- _DOCUMENT EXCERPT_
>>>

How foetuses learn language
- Published
Babies are born with the ability to recognise familiar sounds and language patterns, according to new research. A glimpse into the fast-moving minds of infants.
Mastering a foreign language can be a frustrating experience and one that gets harder as we age. The younger you start, the easier it seems to be.
Now researchers in the US and Sweden have found evidence that we start learning language before we're even born.
The study discovered that in the last 10 weeks of pregnancy, foetuses are listening to their mothers communicate. And when they are born, they can show what they've heard.
Forty baby boys and girls - about 30 hours old - were randomly exposed to different vowel sounds that are unique to either English or Swedish. They included the English "e" sound in sweet or the Swedish "eu" sound that is comparable to oeuf, the French word for eggs.
The babies' response to each sound was measured by the strength of their sucking on a pacifier connected to a computer.
In each group, the babies sucked hardest when they heard the vowels representing the foreign language. The American babies sucked harder when they heard Swedish vowels and the Swedish babies sucked harder when they heard English vowels.
The results indicate that babies are born with the ability to distinguish different languages and are curious enough to explore the language that is unfamiliar, says Patricia Kuhl. She is one of the study's authors and co-director of the Institute for Learning and Brain Sciences at the University of Washington.
"Babies are learning when they're still in the womb," she says.
"We're showing that the foetus in the last ten weeks, when we know that the auditory system is fully working, is not only listening, is not only taking note of the sounds, but remembering and learning them."

<<<

- _GIVEN INFORMATION_
>>>

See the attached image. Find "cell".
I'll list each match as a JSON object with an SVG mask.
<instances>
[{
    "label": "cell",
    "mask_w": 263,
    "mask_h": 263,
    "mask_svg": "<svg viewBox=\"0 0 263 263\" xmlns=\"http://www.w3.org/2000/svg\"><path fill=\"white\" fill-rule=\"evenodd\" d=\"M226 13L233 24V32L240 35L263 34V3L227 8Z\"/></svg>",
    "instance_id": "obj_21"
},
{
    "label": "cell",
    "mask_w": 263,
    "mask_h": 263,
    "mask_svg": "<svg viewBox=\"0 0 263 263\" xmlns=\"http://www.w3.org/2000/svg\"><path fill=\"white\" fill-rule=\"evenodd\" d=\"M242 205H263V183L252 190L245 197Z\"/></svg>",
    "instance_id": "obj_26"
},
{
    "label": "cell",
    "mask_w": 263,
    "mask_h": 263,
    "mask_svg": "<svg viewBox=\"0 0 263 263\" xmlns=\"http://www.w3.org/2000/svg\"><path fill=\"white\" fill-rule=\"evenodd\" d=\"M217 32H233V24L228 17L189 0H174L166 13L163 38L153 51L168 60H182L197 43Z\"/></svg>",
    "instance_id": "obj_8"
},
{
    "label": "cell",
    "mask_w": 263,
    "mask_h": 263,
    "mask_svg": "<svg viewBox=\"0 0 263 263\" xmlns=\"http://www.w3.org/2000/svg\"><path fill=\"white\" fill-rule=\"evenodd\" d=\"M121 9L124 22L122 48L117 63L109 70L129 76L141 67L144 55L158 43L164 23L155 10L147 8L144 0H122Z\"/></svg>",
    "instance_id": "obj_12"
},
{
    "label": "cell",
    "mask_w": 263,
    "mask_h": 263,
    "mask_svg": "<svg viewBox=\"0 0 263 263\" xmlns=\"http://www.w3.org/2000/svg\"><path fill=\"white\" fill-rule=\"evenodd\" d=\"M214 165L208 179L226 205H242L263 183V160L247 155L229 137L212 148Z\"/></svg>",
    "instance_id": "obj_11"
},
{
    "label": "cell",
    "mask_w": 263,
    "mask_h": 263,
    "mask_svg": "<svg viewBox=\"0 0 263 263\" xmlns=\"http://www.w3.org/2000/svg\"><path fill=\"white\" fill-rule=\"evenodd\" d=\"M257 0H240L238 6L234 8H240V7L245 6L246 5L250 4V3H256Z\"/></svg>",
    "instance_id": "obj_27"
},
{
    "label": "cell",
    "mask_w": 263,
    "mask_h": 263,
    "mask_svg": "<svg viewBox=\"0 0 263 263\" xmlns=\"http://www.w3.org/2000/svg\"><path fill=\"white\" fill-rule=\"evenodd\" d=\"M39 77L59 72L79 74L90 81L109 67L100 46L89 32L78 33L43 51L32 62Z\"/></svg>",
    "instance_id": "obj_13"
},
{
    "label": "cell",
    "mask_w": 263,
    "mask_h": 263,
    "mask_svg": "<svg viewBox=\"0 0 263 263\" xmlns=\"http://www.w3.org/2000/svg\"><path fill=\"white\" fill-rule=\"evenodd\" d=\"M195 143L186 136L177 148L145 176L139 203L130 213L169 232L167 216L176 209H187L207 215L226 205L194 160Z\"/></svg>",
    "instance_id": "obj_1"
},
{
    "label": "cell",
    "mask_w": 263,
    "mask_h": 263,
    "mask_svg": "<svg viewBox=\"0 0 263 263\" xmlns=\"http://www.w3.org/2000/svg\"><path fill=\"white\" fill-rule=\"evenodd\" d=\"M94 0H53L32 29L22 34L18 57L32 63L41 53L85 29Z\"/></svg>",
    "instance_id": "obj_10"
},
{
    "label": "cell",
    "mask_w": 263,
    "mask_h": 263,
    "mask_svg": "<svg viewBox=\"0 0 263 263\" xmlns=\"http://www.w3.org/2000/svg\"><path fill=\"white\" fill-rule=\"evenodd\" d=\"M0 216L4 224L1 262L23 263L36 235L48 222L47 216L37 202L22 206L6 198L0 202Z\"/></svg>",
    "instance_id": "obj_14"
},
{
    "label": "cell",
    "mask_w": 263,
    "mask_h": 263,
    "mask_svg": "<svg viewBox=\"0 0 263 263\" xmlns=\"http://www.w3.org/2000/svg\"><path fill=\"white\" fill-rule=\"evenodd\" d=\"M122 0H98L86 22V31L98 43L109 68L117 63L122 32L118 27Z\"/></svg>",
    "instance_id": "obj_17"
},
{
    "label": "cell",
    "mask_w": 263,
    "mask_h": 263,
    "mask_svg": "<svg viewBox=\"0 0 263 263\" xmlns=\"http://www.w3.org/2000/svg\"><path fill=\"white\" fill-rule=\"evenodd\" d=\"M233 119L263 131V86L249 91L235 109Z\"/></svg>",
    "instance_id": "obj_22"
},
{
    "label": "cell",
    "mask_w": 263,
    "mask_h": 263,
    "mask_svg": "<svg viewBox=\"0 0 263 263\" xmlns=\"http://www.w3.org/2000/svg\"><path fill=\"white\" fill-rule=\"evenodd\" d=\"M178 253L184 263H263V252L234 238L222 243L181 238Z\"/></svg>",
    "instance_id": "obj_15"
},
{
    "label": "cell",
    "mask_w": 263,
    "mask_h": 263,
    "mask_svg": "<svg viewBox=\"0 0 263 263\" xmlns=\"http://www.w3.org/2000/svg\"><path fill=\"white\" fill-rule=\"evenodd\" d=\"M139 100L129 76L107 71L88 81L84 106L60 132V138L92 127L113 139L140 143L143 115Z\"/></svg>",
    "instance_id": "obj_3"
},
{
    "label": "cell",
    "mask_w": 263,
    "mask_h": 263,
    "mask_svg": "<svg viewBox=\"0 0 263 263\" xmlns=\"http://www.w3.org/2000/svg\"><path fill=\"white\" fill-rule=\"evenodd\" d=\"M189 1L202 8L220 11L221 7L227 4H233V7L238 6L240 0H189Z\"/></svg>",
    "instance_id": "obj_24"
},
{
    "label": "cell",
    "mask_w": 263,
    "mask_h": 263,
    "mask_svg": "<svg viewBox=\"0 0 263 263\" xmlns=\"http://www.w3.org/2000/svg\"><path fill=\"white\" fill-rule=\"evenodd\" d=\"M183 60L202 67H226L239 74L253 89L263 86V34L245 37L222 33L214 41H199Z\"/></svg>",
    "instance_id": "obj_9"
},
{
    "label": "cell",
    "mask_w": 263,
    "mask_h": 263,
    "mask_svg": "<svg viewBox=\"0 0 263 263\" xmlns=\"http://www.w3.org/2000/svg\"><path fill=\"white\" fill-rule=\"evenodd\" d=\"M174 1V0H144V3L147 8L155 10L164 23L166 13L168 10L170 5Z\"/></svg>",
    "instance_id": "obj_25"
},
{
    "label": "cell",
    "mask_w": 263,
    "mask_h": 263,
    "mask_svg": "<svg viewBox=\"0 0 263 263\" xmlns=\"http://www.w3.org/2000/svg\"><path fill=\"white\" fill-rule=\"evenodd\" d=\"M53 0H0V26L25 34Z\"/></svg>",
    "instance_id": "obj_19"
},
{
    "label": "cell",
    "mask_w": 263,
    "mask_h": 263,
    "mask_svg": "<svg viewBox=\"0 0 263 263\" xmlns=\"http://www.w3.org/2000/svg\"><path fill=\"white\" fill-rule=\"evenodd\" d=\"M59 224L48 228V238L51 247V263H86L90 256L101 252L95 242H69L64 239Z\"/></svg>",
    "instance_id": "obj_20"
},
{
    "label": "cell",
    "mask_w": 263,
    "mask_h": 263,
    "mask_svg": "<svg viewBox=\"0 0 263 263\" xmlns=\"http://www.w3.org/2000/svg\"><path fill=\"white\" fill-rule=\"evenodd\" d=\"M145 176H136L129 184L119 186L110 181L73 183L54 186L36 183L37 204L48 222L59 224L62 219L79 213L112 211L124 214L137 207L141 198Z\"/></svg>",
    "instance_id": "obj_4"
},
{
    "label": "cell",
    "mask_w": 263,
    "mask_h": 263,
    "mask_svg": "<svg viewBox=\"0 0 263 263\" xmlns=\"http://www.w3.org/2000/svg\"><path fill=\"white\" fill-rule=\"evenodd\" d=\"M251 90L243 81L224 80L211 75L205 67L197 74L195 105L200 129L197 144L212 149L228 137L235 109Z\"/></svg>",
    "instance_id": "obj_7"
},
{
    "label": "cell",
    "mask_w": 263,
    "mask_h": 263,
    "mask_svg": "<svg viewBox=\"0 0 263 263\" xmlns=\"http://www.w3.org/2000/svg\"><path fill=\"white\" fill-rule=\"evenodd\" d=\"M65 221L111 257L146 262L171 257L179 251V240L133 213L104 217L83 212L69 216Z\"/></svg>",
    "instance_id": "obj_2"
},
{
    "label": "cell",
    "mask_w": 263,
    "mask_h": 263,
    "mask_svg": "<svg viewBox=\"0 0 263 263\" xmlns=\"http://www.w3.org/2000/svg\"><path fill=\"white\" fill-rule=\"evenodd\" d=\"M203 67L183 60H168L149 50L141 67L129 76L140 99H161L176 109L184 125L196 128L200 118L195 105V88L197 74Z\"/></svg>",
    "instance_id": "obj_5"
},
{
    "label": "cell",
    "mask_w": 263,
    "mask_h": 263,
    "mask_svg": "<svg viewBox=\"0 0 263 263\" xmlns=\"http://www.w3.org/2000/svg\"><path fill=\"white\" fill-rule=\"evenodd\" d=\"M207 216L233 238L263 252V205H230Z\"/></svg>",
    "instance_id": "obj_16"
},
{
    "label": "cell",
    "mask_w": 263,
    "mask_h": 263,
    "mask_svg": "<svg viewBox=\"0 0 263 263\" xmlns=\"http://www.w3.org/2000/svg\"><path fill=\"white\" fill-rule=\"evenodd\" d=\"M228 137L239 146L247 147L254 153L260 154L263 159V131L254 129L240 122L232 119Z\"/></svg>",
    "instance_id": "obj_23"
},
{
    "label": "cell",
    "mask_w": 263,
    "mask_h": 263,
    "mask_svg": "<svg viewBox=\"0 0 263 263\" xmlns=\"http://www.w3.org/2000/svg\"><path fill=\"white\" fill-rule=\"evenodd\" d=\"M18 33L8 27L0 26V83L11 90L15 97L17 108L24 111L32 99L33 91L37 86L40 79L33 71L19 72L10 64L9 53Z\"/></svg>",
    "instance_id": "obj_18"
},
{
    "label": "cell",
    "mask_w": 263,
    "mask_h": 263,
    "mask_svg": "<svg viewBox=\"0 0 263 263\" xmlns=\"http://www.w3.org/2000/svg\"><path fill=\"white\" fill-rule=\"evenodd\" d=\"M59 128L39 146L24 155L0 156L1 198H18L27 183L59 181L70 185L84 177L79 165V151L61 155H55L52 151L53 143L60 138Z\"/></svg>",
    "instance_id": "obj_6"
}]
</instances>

<<<

- _TASKS TO PERFORM_
1/ Reproduce the stretch of the article on prenatal language learning from "Now researchers in" through "word for eggs.".
2/ Carry on the article on prenatal language learning from the point where it ends.

- _TASK ANSWERS_
1/
Now researchers in the US and Sweden have found evidence that we start learning language before we're even born.
The study discovered that in the last 10 weeks of pregnancy, foetuses are listening to their mothers communicate. And when they are born, they can show what they've heard.
Forty baby boys and girls - about 30 hours old - were randomly exposed to different vowel sounds that are unique to either English or Swedish. They included the English "e" sound in sweet or the Swedish "eu" sound that is comparable to oeuf, the French word for eggs.

2/
But parents who think they can accelerate the process by exposing their unborn child to an intensive audio course in Greek or Farsi might be doing more harm than good.
Babies born to bilingual mothers have shown they can equally accommodate two or more languages - but that ability is acquired through natural exposure.
"We would caution (against) adding extra things to listen to because foetuses spend most of their time in a sleep state and we don't know what providing extra stimulation - particularly loud stimulation from a loudspeaker outside the womb - might do to that developing sleep-wake cycle," says Christine Moon, the study's lead author and professor of psychology at Pacific Lutheran University, Tacoma, Washington.
"We also know that too much sound can disrupt the ability to hear and may disrupt the connections that are being made in the auditory cortex, not just the ability to get sound but the ability to make sense of the sound."
But what about babies who don't get any prenatal exposure to speech - perhaps because their mother communicates through sign language?
Moon says it makes no difference to their ability to acquire language as infants.
"These babies nonetheless learn to understand spoken speech and to use it - and they do it relatively on the same time table as babies who have been exposed to speech all along," she says.
"So it seems there's quite a period of plasticity in those early months that allows for children who haven't had this prenatal exposure to rapidly gain language."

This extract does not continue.